Rafael Ferreira da Silva, Distinguished Research Scientist at ORNL

This approach maintains human oversight at critical decision points while eliminating the bottleneck of manual data collection and preliminary analysis. Scientists remain involved where their expertise matters most, such as interpreting unexpected results or setting long-term research goals, rather than spending weeks processing routine measurements.

Why Does This Matter for Materials Science and Energy?

The acceleration of discovery cycles has direct implications for developing new materials for energy infrastructure, quantum computing, and advanced electronics. By collapsing week-long analysis periods into minutes or seconds, researchers can test more hypotheses, explore larger design spaces, and identify promising materials faster than traditional methods allow.

ORNL's demonstrations occurred within the context of the Department of Energy's Genesis Mission, a national initiative aimed at doubling the productivity and impact of American science, engineering, and research and development within a decade. The mission integrates AI, high-performance computing, advanced scientific instrumentation, and multidisciplinary expertise across the DOE ecosystem.

"The Genesis Mission reflects a bold national commitment to accelerate discovery by integrating AI, high-performance computing, advanced scientific instrumentation, and multidisciplinary expertise across the Department of Energy ecosystem," stated Gina Tourassi, ORNL Associate Laboratory Director for the Computing and Computational Sciences Directorate.

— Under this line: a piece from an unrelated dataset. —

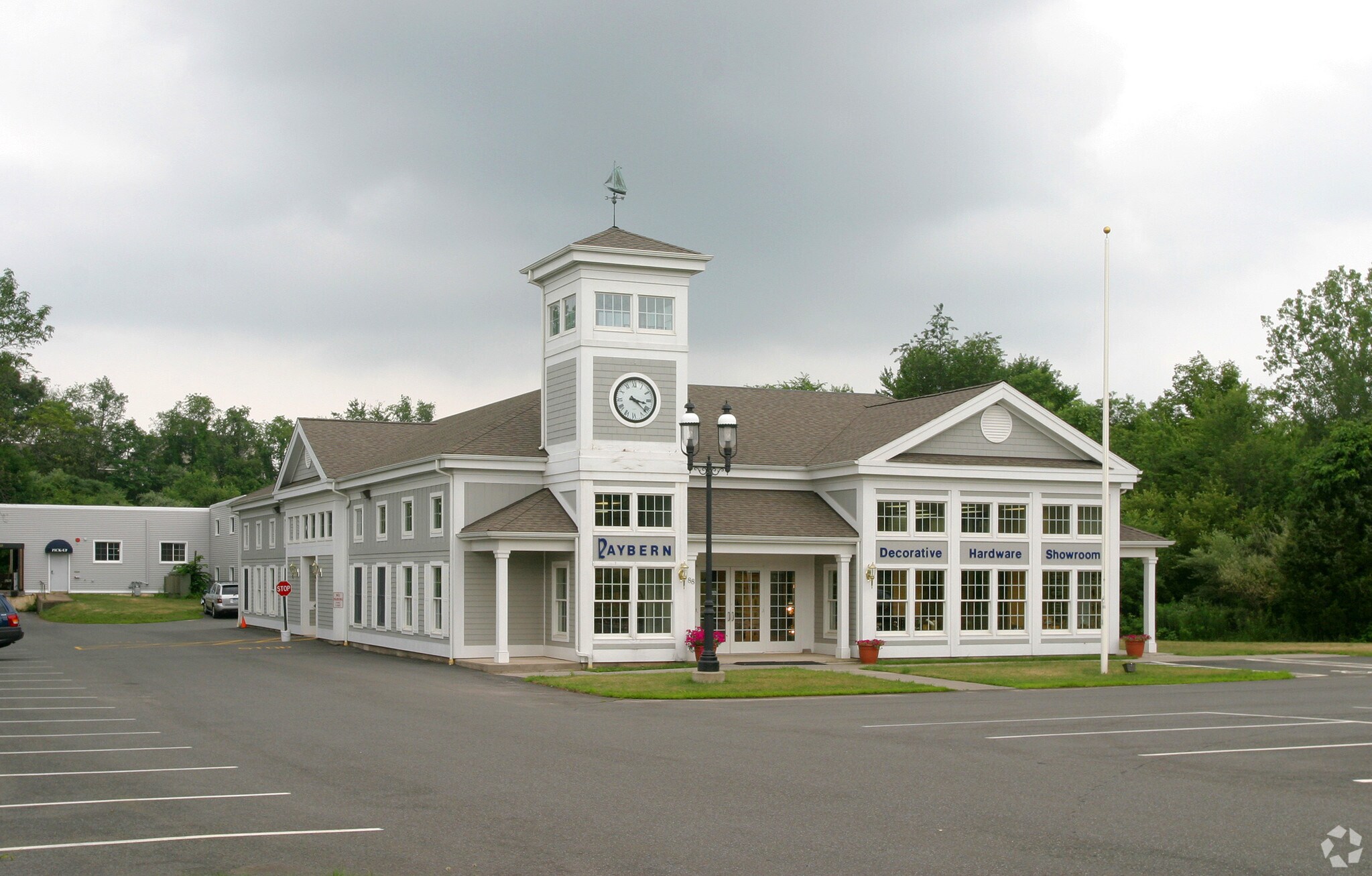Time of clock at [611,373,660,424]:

Gina Tourassi, ORNL Associate Laboratory Director for the Computing and Computational Sciences Directorate

The American Science Cloud, a cornerstone initiative within the Genesis Mission, aims to provide researchers across the national laboratory system with shared access to AI capabilities and computing resources. This infrastructure enables smaller research groups to leverage the same autonomous laboratory technologies that ORNL has developed, democratizing access to advanced discovery tools.

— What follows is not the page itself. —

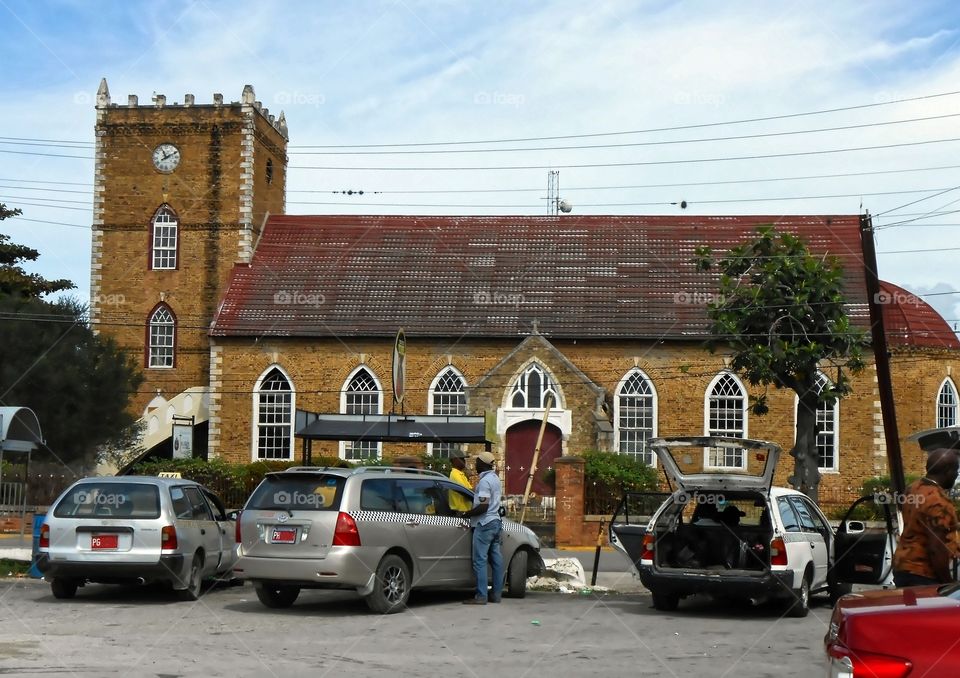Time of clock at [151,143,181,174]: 11:10
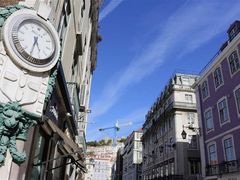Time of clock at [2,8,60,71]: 5:34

How to Implement Autonomous Laboratory Workflows in Your Research

While ORNL's systems represent cutting-edge implementations, the underlying principles can guide other institutions and research groups considering autonomous laboratory approaches:

  • Start with High-Throughput Processes: Identify experiments that generate large volumes of data or require frequent parameter adjustments, such as materials screening, phenotyping, or manufacturing quality control, where automation provides the greatest time savings.
  • Integrate Specialized AI Models: Deploy foundation vision models or domain-specific machine learning models that can interpret experimental data in real time, enabling the system to make informed decisions about next steps without human intervention.
  • Connect to High-Performance Computing: Link laboratory instruments to supercomputing resources that can process complex analyses at scale, allowing AI agents to handle computationally intensive tasks like quantum simulations or large-scale image processing within experimental feedback loops.
  • Maintain Human Oversight at Decision Points: Design autonomous workflows that flag unexpected results, novel findings, or major experimental decisions for human review, ensuring that scientists remain engaged in interpreting surprising outcomes and setting research direction.

The convergence of AI agents, supercomputing, and laboratory automation represents a new paradigm in scientific discovery. Rather than viewing AI as a tool that augments human researchers, ORNL's approach treats AI as an active participant in the scientific process, capable of running experiments, analyzing results, and proposing next steps with minimal human intervention. This shift has the potential to accelerate the pace of materials discovery and energy innovation across the national laboratory system and beyond.